Co-authors: C.R. Sovinec

Contact Info:
University of Wisconsin-Madison
1500 Engineering Dr
Madison, WI   53706
USA

Abstract Text:
Disruptions associated with vertical displacement events (VDEs) have potential for causing considerable physical damage to ITER and other tokamak experiments. For example, VDEs can create large forces and heat loads on the confinement vessel, in addition to creating runaway electrons. VDEs in disruptions often include non-axisymmetric activity. This activity includes external kink modes, which are driven unstable as contact with the wall eats into the q-profile. In order to understand the effects of disruption, external kinks must be accurately modeled and understood. The NIMROD code [Sovinec, et al., JCP 195, 335] is being applied to study external-kink-unstable tokamak profiles in toroidal and cylindrical geometries. Simulations with external kinks show the plasma swallowing a vacuum bubble, similar to Ref. [Rosenbluth, Monticello, Strauss and White, Phys. Fluids 19, 1987]. NIMROD reproduces external kinks in both geometries, but it runs into an expected challenge as the 3D plasma-vacuum boundary distortion grows. A large number of Fourier components is needed to avoid Gibbs-like phenomena. In under-resolved cases, the time step also becomes restrictively short.
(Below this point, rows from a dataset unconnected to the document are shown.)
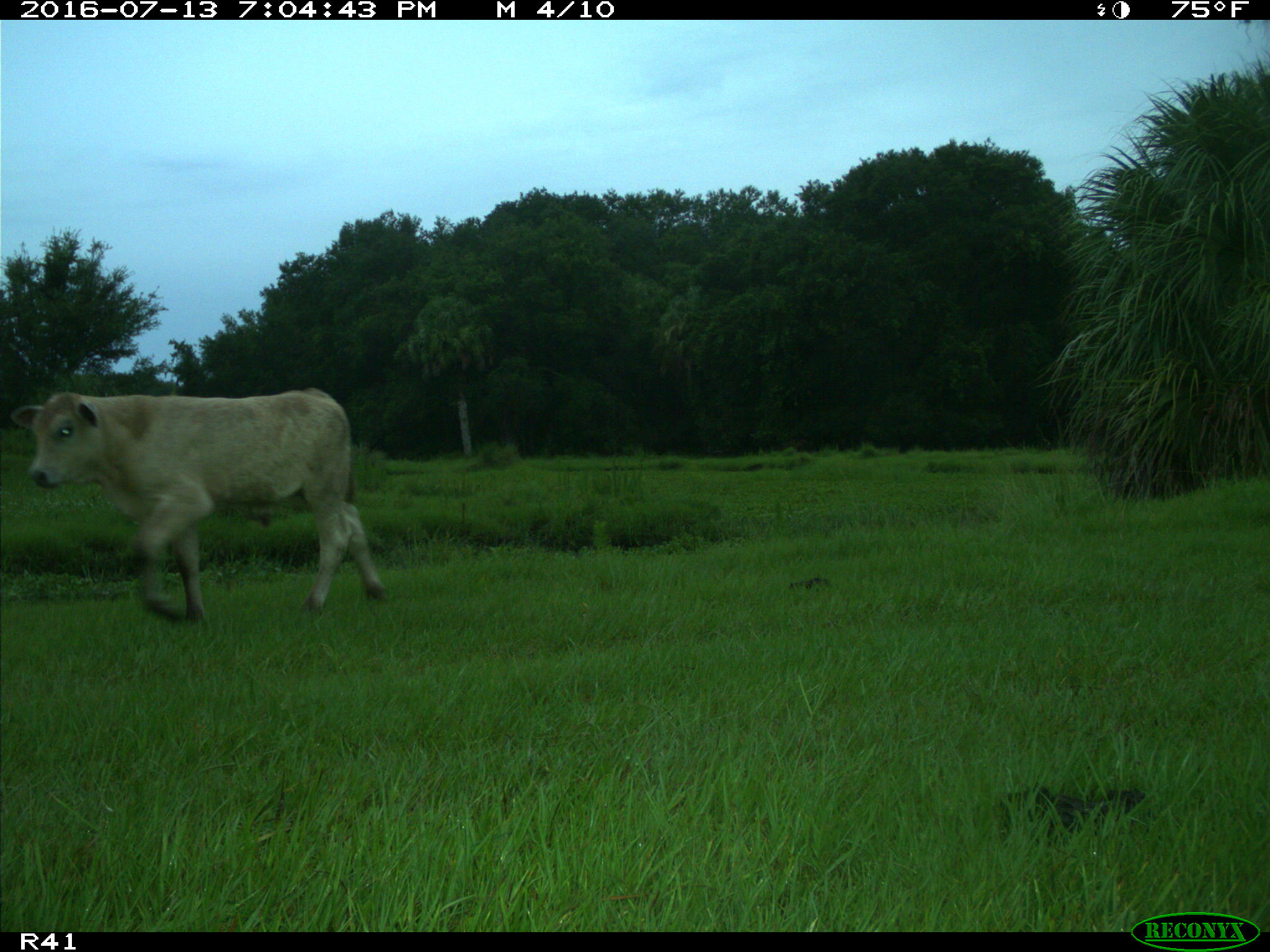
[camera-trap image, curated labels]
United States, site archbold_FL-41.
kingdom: Animalia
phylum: Chordata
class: Mammalia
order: Artiodactyla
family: Bovidae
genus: Bos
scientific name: Bos taurus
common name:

When Spitzer resistivity is used, the resistivity changes rapidly as a function of toroidal angle, due to plasma-vacuum boundaries. A Fourier representation of resistivity can lead to negative values, which makes the system ill-posed. Here, we report on progress and tests with various methods to improve the representation in order to allow longer time steps, enabling the simulation of the dynamics of external kink well into the nonlinear phase.

*This effort is supported by the U.S. Dept. of Energy, award numbers DE-FG02-06ER54850 and DE-FC02-08ER54975.